Given request A :: Copy the records from the line containing "Of the provided" through the end of the records, keeping those lines unchanged.
>> Begin Page extract
La Esmeralda Tourbillon ‘A Secret’ Eternity Edition is housed in a 43 mm pink gold case. It features Three Gold Bridges in a matching hue and is endowed with a honey colour Grand Feu dial. The case, lugs, bezel and buckle are intricately engraved and pay homage to the historic pocket watch of 1889. The dial is enlivened with a combination of sunray and circular guilloché, expertly imparted by hand using a traditional rose engine lathe.
At the heart of the watch sits the Signature Tourbillon with Three Gold Bridges, the Manufacture calibre GP09600. Equipped with a discreet white gold micro-rotor, located beneath the barrel, the movement offers the convenience of automatic winding and plays host to golden engravings, referencing the patent filed for the Tourbillon with Three Bridges movement in 1884. Enriched with a cornucopia of refined finishes, the Manufacture calibre GP09600 perpetuates the Maison’s reputation for crafting the finest expressions of watchmaking.
>> End Page extract
>> Begin Provided records
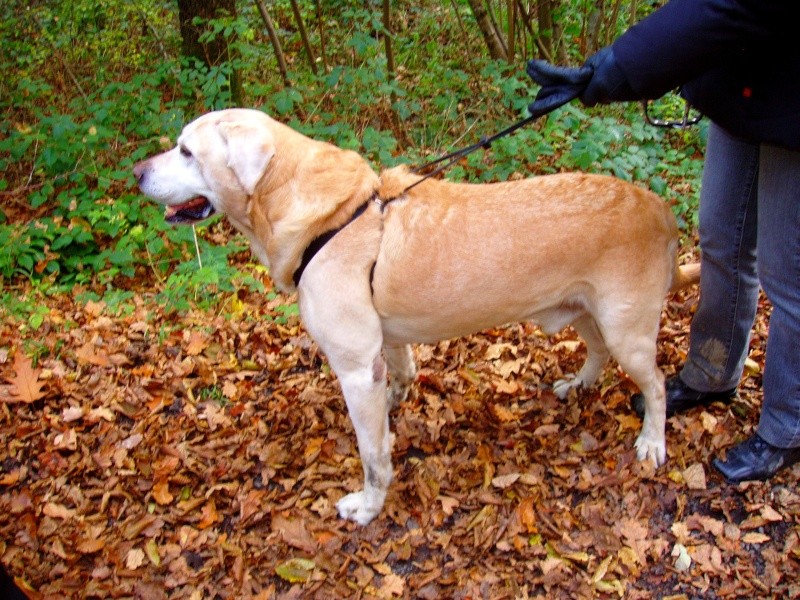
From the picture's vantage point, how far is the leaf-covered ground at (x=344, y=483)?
120 inches

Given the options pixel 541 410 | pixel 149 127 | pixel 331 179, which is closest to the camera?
pixel 331 179

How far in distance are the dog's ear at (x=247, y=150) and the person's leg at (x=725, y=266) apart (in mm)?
2001

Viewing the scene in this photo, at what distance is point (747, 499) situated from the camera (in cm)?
328

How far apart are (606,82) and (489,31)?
5473 mm

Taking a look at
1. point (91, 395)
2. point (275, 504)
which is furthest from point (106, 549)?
point (91, 395)

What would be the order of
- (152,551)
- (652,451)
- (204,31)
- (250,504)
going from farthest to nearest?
(204,31)
(652,451)
(250,504)
(152,551)

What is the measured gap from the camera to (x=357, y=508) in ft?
10.9

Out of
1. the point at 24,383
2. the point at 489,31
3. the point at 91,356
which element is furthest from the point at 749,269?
the point at 489,31

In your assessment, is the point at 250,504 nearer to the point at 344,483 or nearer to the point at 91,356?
the point at 344,483

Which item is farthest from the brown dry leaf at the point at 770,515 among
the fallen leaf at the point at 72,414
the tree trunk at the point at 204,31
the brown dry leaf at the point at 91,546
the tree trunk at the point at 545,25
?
the tree trunk at the point at 204,31

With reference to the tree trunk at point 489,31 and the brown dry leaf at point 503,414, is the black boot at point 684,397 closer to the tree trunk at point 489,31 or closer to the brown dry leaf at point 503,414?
the brown dry leaf at point 503,414

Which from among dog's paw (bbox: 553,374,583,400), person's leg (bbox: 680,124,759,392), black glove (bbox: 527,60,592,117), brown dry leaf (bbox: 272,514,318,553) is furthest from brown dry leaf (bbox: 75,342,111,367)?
person's leg (bbox: 680,124,759,392)

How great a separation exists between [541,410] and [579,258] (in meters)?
1.32

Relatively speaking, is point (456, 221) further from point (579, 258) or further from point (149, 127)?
point (149, 127)
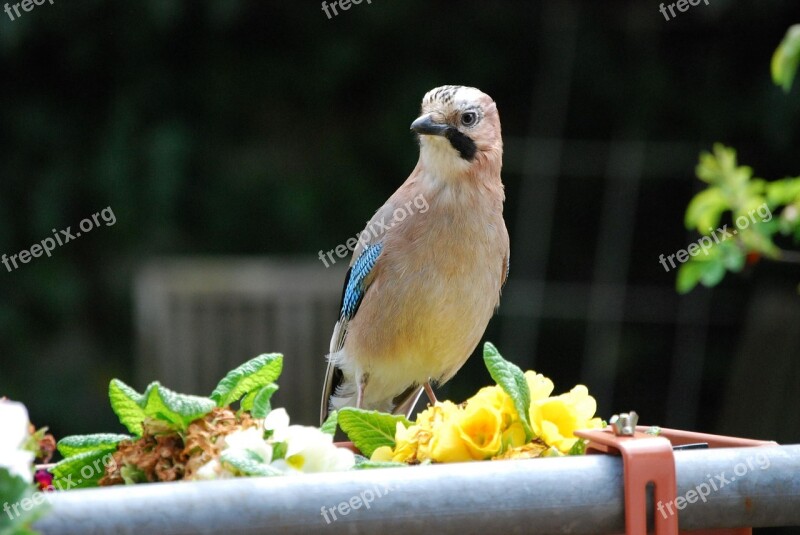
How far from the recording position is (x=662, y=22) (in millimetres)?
4691

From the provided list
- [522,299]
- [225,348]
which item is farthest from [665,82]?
[225,348]

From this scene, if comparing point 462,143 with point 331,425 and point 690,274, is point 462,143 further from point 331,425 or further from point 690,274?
point 331,425

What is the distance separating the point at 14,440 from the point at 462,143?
1.61m

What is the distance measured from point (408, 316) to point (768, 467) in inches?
53.8

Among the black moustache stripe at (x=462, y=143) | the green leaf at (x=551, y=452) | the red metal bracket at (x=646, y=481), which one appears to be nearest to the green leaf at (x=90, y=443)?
the green leaf at (x=551, y=452)

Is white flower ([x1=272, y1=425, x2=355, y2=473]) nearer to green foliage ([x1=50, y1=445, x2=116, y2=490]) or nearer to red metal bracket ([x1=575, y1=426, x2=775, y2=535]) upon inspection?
green foliage ([x1=50, y1=445, x2=116, y2=490])

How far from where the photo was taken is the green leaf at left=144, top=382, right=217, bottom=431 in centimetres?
128

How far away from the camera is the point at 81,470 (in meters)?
1.43

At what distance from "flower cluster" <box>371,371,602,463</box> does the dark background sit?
3.16m

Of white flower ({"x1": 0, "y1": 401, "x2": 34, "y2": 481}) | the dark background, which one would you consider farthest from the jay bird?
the dark background

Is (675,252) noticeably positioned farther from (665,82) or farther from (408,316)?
(408,316)

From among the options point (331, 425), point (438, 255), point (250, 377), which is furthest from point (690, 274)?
point (250, 377)

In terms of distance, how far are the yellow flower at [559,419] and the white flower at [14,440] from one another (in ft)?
2.28

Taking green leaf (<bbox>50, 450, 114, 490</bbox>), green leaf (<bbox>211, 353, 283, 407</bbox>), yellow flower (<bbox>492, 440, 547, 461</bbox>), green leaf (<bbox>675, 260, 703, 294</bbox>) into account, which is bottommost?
green leaf (<bbox>50, 450, 114, 490</bbox>)
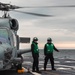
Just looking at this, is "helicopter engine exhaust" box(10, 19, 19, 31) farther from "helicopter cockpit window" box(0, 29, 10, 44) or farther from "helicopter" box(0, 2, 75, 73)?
"helicopter cockpit window" box(0, 29, 10, 44)

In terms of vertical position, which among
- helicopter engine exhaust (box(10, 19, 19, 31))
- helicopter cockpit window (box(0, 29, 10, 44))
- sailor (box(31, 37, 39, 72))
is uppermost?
helicopter engine exhaust (box(10, 19, 19, 31))

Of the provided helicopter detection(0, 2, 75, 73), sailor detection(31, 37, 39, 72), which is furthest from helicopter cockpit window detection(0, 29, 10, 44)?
sailor detection(31, 37, 39, 72)

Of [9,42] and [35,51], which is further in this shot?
>> End Provided records
Given request B :: According to the watch description, where is the white gold micro-rotor located?

Problem solution A ::
Of the provided helicopter detection(0, 2, 75, 73), sailor detection(31, 37, 39, 72), which is furthest from helicopter cockpit window detection(0, 29, 10, 44)?
sailor detection(31, 37, 39, 72)

Of [9,42] and [35,51], which is further in this shot?

Problem solution B :: Beneath the barrel.